We better get laid next semester cause I prayed hard
I even walked 30 feet with my eyes closed from two love rocks so that we get some cock
i just woke up i smell like fire, i have bruises on both knees and one elbow, i have a lighter and nip of smirnoff blueberry in my bed, rug burn on one hip and about 12 pics of you and me on my camera-this needs to stop happening
yea ive got to shower which is going to be painful given the skin burns from the blowup obstacle course races last night
i dont remember who you are as you are in my phone as "mr. peanut."

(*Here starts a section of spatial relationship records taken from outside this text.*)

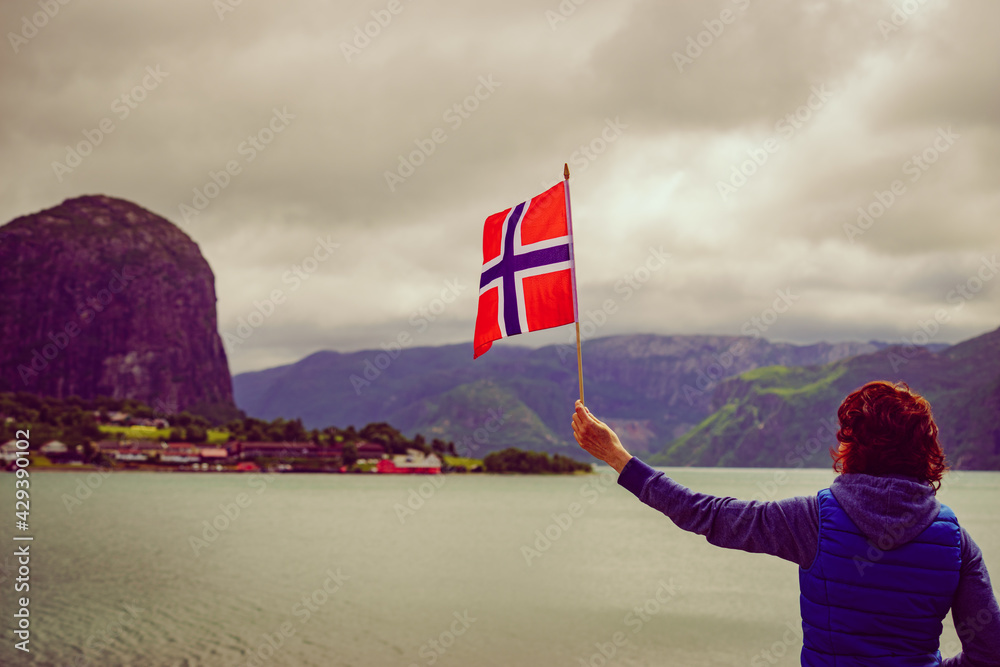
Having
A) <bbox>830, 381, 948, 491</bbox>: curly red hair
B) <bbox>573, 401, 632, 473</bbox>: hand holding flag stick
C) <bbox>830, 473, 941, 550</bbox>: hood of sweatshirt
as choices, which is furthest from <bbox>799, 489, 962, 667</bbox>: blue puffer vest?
<bbox>573, 401, 632, 473</bbox>: hand holding flag stick

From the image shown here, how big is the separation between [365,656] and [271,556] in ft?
87.5

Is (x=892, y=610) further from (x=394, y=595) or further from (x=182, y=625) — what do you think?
(x=394, y=595)

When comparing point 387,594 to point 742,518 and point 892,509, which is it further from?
point 892,509

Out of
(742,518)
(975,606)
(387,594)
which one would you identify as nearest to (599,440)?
(742,518)

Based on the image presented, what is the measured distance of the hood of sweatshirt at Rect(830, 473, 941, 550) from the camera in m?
3.35

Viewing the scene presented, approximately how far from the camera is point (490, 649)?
2623 cm

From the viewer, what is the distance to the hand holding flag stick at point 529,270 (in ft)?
22.0

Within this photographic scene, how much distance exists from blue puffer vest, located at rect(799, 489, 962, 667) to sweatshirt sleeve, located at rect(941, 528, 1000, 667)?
6cm

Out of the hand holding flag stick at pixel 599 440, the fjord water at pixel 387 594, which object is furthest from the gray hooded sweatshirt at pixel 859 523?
the fjord water at pixel 387 594

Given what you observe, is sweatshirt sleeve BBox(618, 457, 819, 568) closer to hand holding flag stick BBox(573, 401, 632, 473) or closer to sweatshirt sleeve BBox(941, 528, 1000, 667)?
hand holding flag stick BBox(573, 401, 632, 473)

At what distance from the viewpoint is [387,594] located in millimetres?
36281

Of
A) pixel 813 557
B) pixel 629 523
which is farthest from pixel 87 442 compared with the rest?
pixel 813 557

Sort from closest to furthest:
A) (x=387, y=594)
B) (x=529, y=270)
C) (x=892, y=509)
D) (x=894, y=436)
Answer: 1. (x=892, y=509)
2. (x=894, y=436)
3. (x=529, y=270)
4. (x=387, y=594)

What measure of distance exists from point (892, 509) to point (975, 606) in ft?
2.05
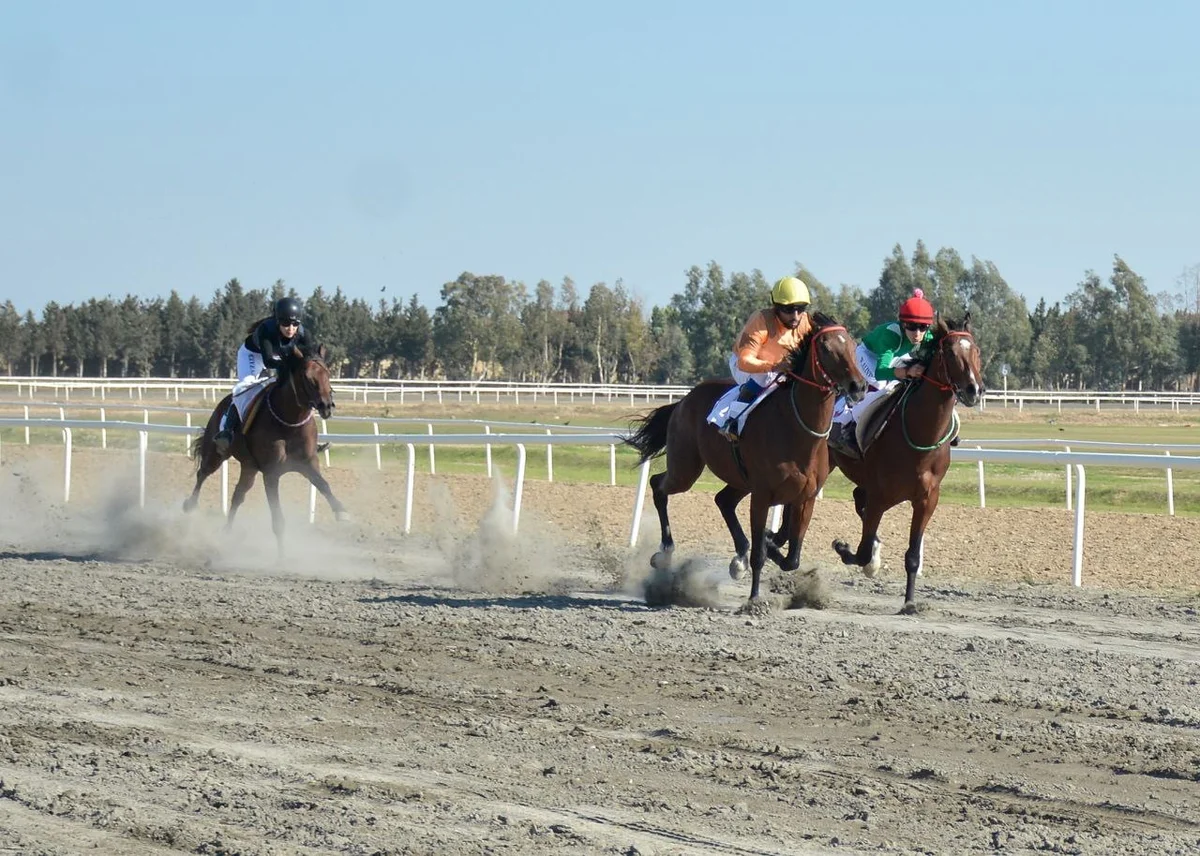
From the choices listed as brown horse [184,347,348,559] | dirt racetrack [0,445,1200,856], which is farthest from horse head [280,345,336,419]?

i found her turbo button.....if you know what i mean.
Ya know, sometimes when he kisses me in public I want to scream "HE DRIVES A PORSCHE!" so people watching understand that I don't have low standards, I'm just very materialistic.
No she hasen't showed up to my place yet, last I heard she was puking as she was walking without stopping near the park.
got so drunk i was kicked out of my own birthday party and tried taking a bottle of vodka with me
Company party. Just told vp "you look like a cat person"
1.) where are you? 2.) you making meatballs? 3.) Meatballs for sex?
googling pictures of Lindsey Lohan so that I know what to wear to court is definitely a low point in my life
how are you shocked you fucked her? sure shes hot, but she also washed your beerpong balls in her mouth..... you should probably get tested.
Yuck. My throat feels like someone chucked a couple of Maltov cocktails down it and finished it off with a super soaker filled with Jameson.
i asked her if she was sure that she was ready to do it and she replied with "come at me bro"
all I remember is screming at her "I want you and your tortillas... DEAD"
I am texting my ex and my future boyfriend while eating fish and chips with my current boyfriend... How and when did I become such a terrible person???